Dataset entries:
START

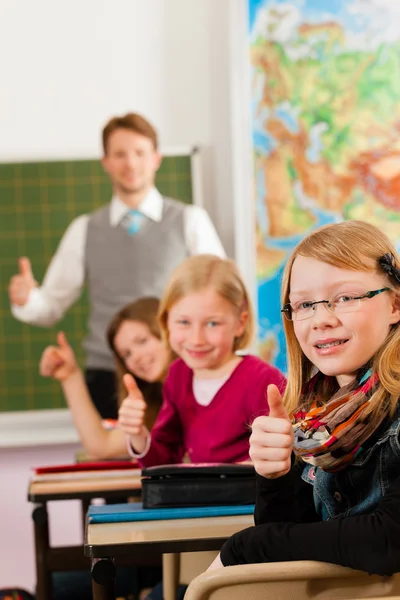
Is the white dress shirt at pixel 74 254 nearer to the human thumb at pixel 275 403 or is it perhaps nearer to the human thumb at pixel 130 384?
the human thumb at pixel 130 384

END
START

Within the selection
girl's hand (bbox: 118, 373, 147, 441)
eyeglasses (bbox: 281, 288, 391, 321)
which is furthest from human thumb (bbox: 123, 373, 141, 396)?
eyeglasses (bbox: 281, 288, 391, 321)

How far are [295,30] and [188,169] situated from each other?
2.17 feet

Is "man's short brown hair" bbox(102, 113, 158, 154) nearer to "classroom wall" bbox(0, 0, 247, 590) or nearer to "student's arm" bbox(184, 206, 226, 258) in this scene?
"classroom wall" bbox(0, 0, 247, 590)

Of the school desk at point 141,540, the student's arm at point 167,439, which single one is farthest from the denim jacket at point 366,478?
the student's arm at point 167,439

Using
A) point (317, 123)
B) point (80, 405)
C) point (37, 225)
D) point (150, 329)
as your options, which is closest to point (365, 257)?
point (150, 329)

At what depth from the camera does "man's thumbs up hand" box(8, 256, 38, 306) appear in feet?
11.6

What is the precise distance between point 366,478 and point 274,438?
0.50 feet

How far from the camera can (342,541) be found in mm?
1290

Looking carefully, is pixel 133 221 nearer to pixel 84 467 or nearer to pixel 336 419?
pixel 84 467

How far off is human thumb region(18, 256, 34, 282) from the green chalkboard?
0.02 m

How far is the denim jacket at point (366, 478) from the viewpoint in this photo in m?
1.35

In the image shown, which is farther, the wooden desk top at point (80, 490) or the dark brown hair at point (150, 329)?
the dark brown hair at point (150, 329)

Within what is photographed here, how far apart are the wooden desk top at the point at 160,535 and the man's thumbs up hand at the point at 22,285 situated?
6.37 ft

END

Brief: Locate each line above that contains the string "brown" and copy it out in full. Case counts.

The output:
Is "man's short brown hair" bbox(102, 113, 158, 154) nearer to "classroom wall" bbox(0, 0, 247, 590) or nearer to "student's arm" bbox(184, 206, 226, 258) in this scene?
In the image shown, which is farther, the wooden desk top at point (80, 490) or the dark brown hair at point (150, 329)?
the dark brown hair at point (150, 329)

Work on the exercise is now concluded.